RECORDS FOR THIS EXERCISE:
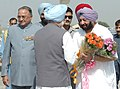 The Prime Minister, Dr. Manmohan Singh being welcomed by the Chief Minister of Punjab, Capt. Amarinder Singh at Halwara Air Force Station, Ludhiana, Punjab on September 27, 2006.jpg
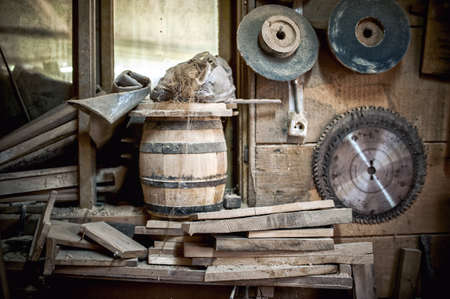 metalwork: old and dusty, vintage workshop of a carpenter with spider web and unused tools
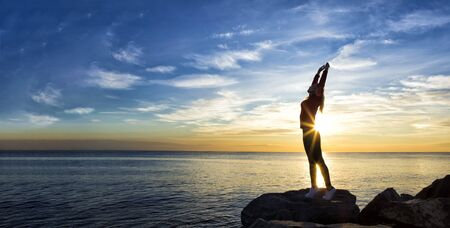 Silhouette of woman with arms up at the seaside. meditating girl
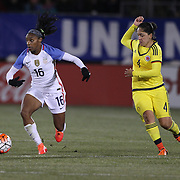 Crystal Dunn, (left), USA, dribble past Diana Ospina, Colombia, during the USA Vs Colombia, Women's International friendly football match at the Pratt & Whitney Stadium, East Hartford, Connecticut, USA. 6th April 2016. Photo Tim Clayton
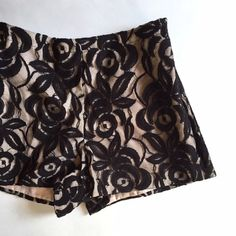 """Vivian Diamond Lace High Waist Black/Beige Shorts Amazing high waist lace shorts. New without tag. Discontinued online and in store. Lined inside. Zip and hook and eye closure on one side, pocket on other. Elastic Waist. Perfect for just looking hot whenever you want. Also perfect for a bridal gift cause the groom will be wanting to see the bride in these, as will pretty much everyone else. Marked XS, but will also fit a Small because of elastic waist.   Length: 11.5"""" Inseam: 2.8"""" Leg…"""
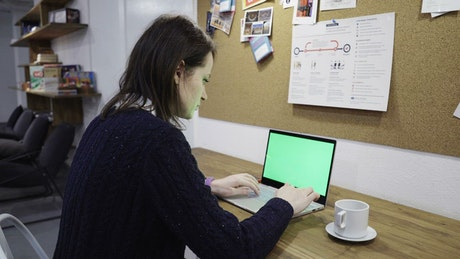 Woman typing quickly on a laptop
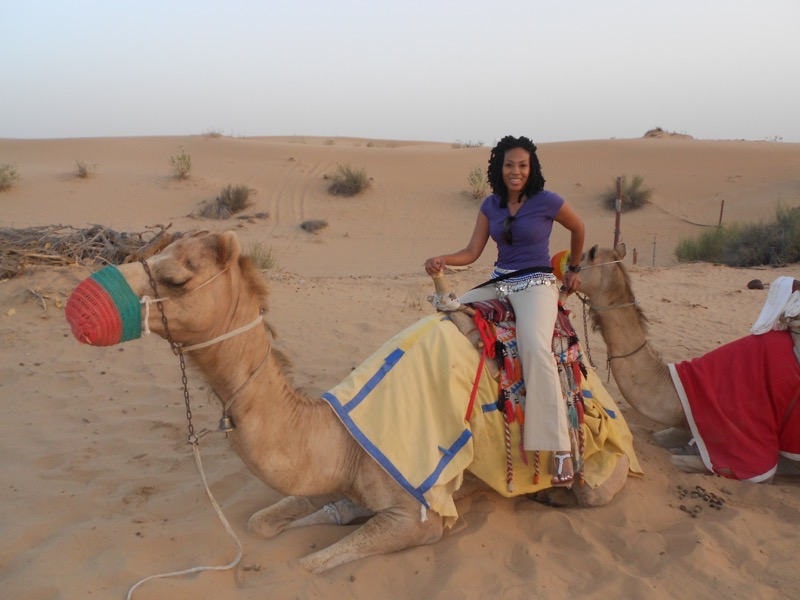 Priscilla Smiley on a camel after applying cheap travel tips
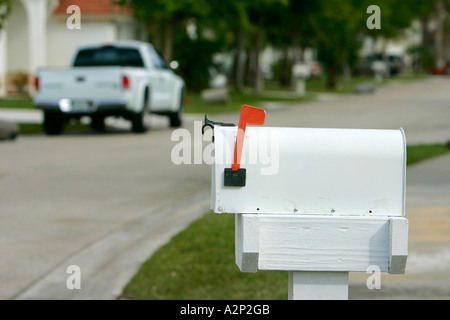 Mailbox letterbox postbox postal correspondence shipping delivery red flag metal esidential close up close-up blue - Stock Photo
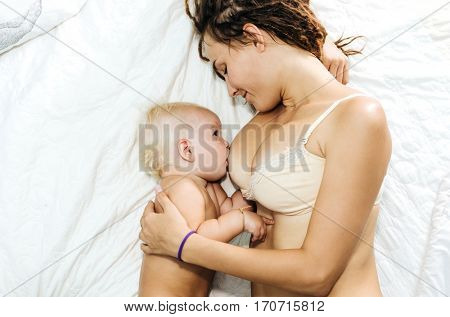 The woman is breastfeeding. Mum and daughter lie on the bed light.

TASK BRIEF:
Could you restate the entries word for word, skipping any pictures?

RESPONSE BELOW:
 The Prime Minister, Dr. Manmohan Singh being welcomed by the Chief Minister of Punjab, Capt. Amarinder Singh at Halwara Air Force Station, Ludhiana, Punjab on September 27, 2006.jpg
 metalwork: old and dusty, vintage workshop of a carpenter with spider web and unused tools
 Silhouette of woman with arms up at the seaside. meditating girl
 Crystal Dunn, (left), USA, dribble past Diana Ospina, Colombia, during the USA Vs Colombia, Women's International friendly football match at the Pratt & Whitney Stadium, East Hartford, Connecticut, USA. 6th April 2016. Photo Tim Clayton
 """Vivian Diamond Lace High Waist Black/Beige Shorts Amazing high waist lace shorts. New without tag. Discontinued online and in store. Lined inside. Zip and hook and eye closure on one side, pocket on other. Elastic Waist. Perfect for just looking hot whenever you want. Also perfect for a bridal gift cause the groom will be wanting to see the bride in these, as will pretty much everyone else. Marked XS, but will also fit a Small because of elastic waist.   Length: 11.5"""" Inseam: 2.8"""" Leg…"""
 Woman typing quickly on a laptop
 Priscilla Smiley on a camel after applying cheap travel tips
 Mailbox letterbox postbox postal correspondence shipping delivery red flag metal esidential close up close-up blue - Stock Photo
 The woman is breastfeeding. Mum and daughter lie on the bed light.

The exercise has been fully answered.